WORK TO DO »
List every line in the records below that contains the word "dresser", copying each such line in full.

RECORDS TO USE »
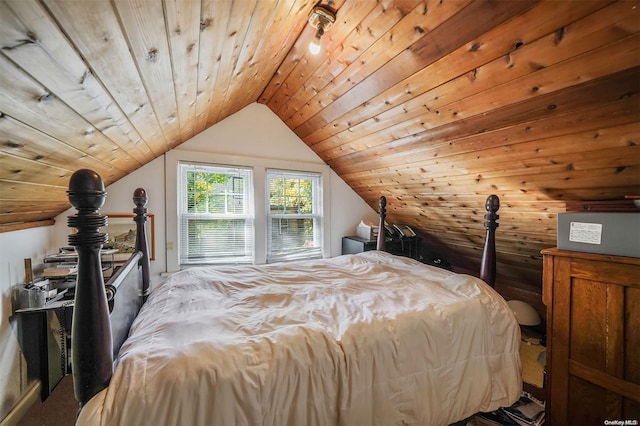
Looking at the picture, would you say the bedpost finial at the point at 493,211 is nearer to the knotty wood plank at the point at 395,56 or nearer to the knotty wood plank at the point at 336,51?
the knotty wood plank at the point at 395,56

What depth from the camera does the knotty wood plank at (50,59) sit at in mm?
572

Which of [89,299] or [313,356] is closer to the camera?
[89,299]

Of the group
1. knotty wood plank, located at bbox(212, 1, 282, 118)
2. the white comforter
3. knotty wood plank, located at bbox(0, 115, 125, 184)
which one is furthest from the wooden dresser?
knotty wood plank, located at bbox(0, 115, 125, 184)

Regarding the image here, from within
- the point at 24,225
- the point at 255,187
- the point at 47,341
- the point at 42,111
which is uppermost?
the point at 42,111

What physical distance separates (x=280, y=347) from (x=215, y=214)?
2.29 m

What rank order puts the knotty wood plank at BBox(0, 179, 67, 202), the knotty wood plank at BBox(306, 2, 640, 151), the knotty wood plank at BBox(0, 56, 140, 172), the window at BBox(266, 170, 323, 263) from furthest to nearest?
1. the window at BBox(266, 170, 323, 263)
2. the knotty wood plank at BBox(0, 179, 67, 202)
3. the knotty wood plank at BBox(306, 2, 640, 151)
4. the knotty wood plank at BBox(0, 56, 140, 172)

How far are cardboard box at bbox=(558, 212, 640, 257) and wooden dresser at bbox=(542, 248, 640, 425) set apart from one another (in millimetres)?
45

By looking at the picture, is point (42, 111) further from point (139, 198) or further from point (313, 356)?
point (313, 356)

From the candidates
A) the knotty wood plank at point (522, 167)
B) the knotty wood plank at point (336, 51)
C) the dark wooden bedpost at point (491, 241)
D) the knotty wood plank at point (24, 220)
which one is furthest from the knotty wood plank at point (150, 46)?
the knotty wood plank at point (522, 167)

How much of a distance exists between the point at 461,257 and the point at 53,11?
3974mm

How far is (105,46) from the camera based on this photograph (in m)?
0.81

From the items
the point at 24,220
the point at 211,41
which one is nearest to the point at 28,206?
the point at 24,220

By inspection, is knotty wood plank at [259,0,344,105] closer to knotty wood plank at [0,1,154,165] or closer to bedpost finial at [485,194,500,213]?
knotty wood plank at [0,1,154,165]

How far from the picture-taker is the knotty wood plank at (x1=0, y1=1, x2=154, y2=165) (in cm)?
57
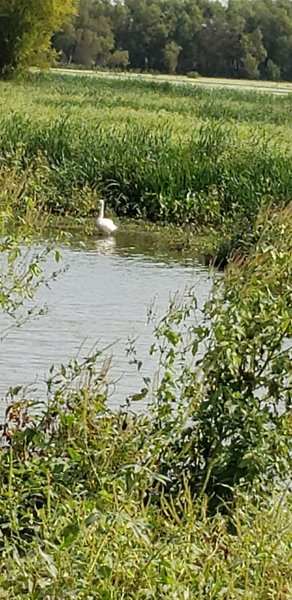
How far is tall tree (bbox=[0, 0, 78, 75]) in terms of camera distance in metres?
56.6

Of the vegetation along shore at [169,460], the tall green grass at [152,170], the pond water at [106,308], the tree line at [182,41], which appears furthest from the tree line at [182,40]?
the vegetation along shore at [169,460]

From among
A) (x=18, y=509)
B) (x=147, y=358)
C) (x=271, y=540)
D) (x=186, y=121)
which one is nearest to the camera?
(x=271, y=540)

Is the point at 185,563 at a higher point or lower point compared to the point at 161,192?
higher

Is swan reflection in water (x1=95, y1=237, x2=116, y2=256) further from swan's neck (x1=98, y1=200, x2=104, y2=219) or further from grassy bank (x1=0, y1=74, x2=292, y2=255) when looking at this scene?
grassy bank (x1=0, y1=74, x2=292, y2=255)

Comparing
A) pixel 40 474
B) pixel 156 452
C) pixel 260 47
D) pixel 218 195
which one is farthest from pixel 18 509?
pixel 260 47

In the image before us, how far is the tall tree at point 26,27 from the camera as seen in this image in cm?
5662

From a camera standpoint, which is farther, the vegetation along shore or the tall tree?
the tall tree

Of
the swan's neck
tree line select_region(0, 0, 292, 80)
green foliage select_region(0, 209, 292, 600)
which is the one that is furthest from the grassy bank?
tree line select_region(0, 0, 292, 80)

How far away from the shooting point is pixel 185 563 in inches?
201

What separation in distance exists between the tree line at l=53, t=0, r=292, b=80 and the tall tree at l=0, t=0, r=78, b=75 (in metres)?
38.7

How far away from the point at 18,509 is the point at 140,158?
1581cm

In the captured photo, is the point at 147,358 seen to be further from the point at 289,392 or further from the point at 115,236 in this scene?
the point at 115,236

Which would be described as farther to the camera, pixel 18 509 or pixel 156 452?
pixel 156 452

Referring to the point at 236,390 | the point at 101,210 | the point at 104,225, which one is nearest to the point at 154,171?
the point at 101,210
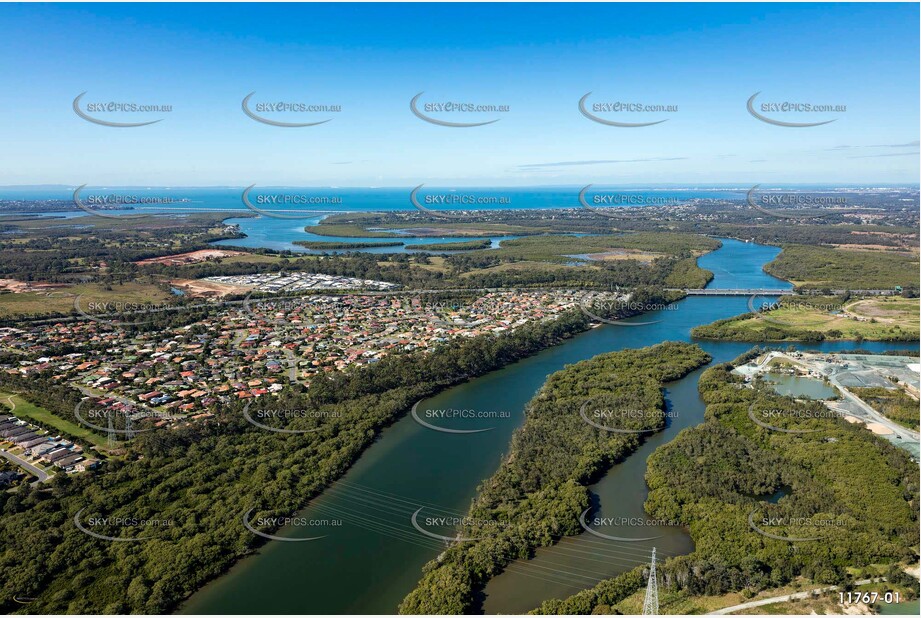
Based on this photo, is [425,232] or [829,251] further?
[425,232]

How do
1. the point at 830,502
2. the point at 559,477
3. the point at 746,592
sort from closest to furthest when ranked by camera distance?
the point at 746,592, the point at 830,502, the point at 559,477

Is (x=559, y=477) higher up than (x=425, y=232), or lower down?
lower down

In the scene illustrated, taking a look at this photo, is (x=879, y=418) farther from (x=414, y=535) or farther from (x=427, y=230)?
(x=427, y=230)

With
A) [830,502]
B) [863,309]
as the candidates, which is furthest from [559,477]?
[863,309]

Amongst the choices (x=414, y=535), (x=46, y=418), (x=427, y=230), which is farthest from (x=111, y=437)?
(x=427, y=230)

--

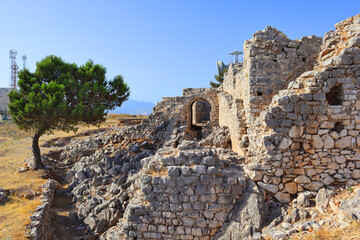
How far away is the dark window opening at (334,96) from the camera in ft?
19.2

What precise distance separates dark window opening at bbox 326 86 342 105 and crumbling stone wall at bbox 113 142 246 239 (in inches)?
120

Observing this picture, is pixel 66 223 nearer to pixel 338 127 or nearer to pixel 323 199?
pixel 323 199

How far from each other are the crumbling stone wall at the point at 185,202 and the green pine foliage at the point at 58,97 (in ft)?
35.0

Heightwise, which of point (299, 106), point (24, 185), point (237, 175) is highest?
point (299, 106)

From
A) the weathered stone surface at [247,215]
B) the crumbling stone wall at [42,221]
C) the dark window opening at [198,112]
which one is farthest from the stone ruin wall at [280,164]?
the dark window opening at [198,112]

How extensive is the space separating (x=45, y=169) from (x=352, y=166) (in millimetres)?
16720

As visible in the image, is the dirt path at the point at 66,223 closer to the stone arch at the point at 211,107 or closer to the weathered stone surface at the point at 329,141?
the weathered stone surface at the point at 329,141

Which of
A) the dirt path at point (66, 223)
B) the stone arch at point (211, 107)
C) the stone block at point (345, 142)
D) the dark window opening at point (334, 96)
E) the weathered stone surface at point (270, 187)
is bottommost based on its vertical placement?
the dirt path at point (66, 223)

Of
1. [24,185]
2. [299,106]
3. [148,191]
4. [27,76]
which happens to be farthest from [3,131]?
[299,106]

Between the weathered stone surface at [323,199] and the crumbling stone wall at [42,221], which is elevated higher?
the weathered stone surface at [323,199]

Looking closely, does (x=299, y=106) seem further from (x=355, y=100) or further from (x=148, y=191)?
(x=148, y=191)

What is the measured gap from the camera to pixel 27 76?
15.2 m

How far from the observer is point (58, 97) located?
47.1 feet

CORRECT ANSWER »
which one is furthest from the wooden dresser?
How far are cardboard box at bbox=(558, 212, 640, 257) and wooden dresser at bbox=(542, 248, 640, 425) set apart from one another (in millimetres)?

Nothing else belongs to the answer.